“I bought these old broken dolls from the Eco Shop. I stitched traditional Indian dresses for them. They used to be Barbies and now they are all Indians,” Tulsi says with a glint in her eyes, as she looks at beautifully-dressed Indian dolls on the shelf.

We are in a room that is a treasure trove of Indian deities, paintings, representations of Indian gods and goddesses, and artifacts. Each holds a story, and Tulsi is excitedly telling us about each one, explaining where they come from and their significance.

This is the home of Tulsi and Gopal, a devout Vaishnavite couple who have been collecting and creating these works of art for over 30 years.

However, this room is just the beginning. The entire house serves as a canvas for their love of art, spirituality and appreciation for Indian culture.

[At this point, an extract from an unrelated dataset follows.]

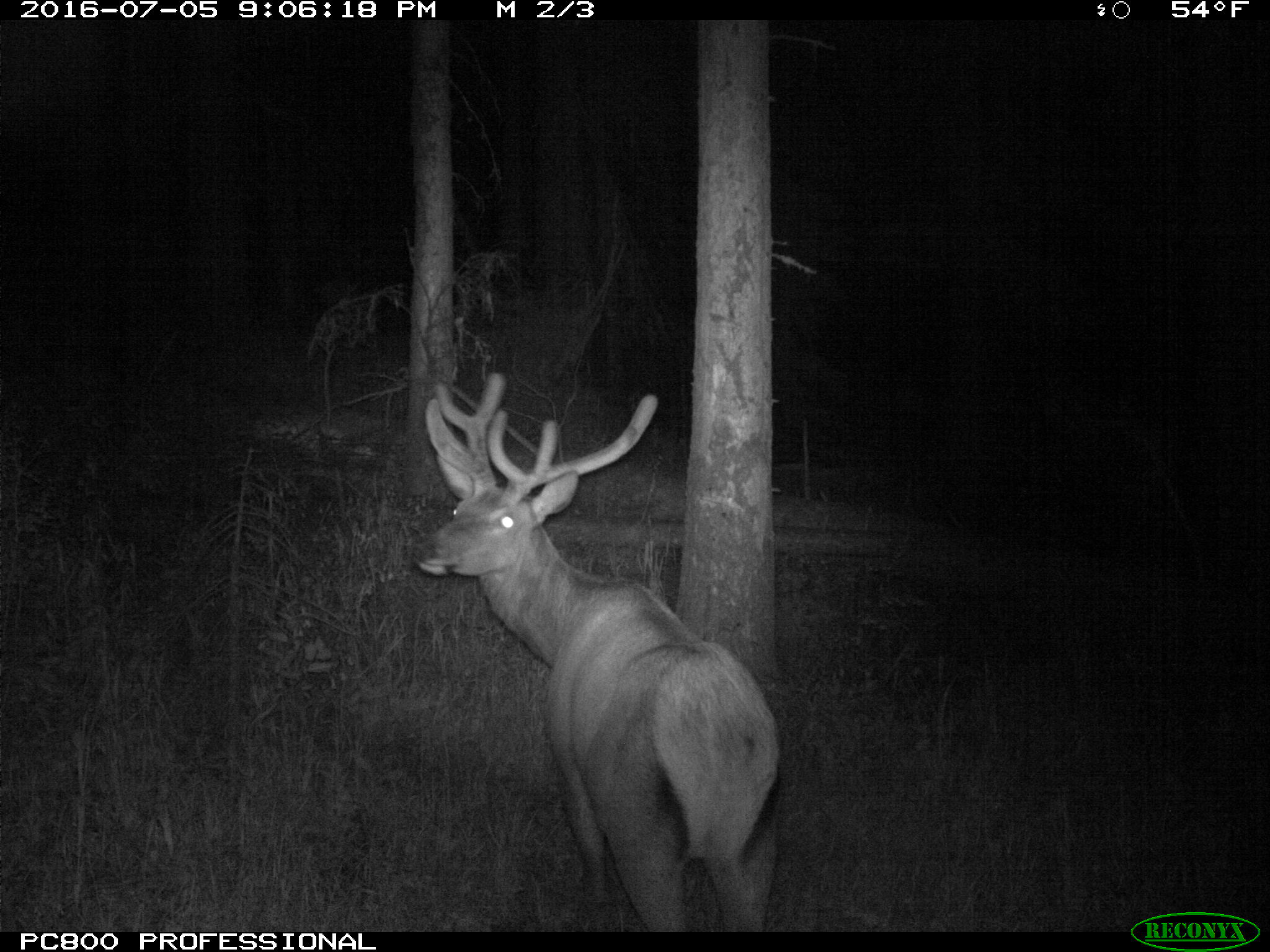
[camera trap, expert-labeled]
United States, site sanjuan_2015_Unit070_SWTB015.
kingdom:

The couple perfectly complement each other. Gopal is concise and professional, while Tulsi thrives on conversation and swiftly gets into storytelling. As she narrates, he stands beside her, adding details in a matter-of-fact tone, providing contextual depth to her tales.

Originally from the southern Indian city of Chennai, Gopal, who is an engineer, worked at various places in India before moving to Fiji to set up a cable factory in 1982.

After six years in Fiji, a transfer brought the couple to Christchurch, in 1988, where he worked his way up to become a regional director for a cable company.

The couple built the house in 2005, and the collection which started with a small puja room grew significantly over the years as the couple travelled around India and other places.

“As a devout Hindu Vaishnavite, one must visit 108 temples, and we have visited all of them, including the ones in Badrinath, Dwarka and even in Nepal, collecting interesting deities,” Tulsi says.

The couple has also travelled extensively around the world, including Europe, the Americas, East Asia and Australia.

The room has now transcended from a mere Puja space to a mini museum, housing not just collectables but also creations born from Tulsi’s artistic interests. Repurposed items from op shops, dressed and transformed into characters from Indian scriptures, stand proudly alongside statues and paintings.

Pointing at a huge statue of an Indian goddess, Tulsi says, “We bought this from an op shop, and I dressed her. Now she’s Anjana–mother of Lord Hanuman.”

She has a huge collection of Ganapthi. “Every Ganesh Chaturthi, I make Ganapati in different mudras using clays and keep them in the room.”

A huge picture of the Golden Temple adorns a wall. “We were in Chandigarh for some time, and that’s where we picked it up.” Gopal shares.

Tulsi, who worked in a children’s library at Church Corner for 13 years as a volunteer, is also a published author and has written four non-fiction books in Tamil. The Tamil Nadu government has approved one of her books as a non-detailed study textbook.

She has written about her life in Fiji and New Zealand, as well as Maori customs and traditions. She is also a well-known Tamil blogger and has written about 3,000 articles on travel and other subjects.

The couple’s involvement in the community is as vibrant as their collection. Founding members of various cultural associations, they have actively contributed to fostering Indian culture in Christchurch.

There were very few Indian families in Christchurch back in 1988. A small group of people started the Indian Social and Cultural Club, with Gopal spearheading its formation.

“We had our first gathering to celebrate India’s 25th Independence Day and used to screen Indian movies to raise funds,” Gopal recalls of his efforts and endeavours to found the club.

The club has grown huge over the years and now hosts the biggest Diwali celebration in South Island. The couple were also the founding members of Canterbury Tamil Society and Christchurch Kerala Association.

Tulsi is also one of the most visible faces in community events. “I love to chronicle the events, posting pictures on my Facebook page and sometimes writing about them on my Tamil blog.” Tusi smiles.

The couple’s passion for Indian culture and heritage is evident in everything they do, from their home to their community involvement. As they prepare to celebrate their 50th wedding anniversary next year, they stand as true ambassadors and torchbearers of India’s cultural heritage. Their contributions continue to enrich the tapestry of Christchurch’s multicultural identity.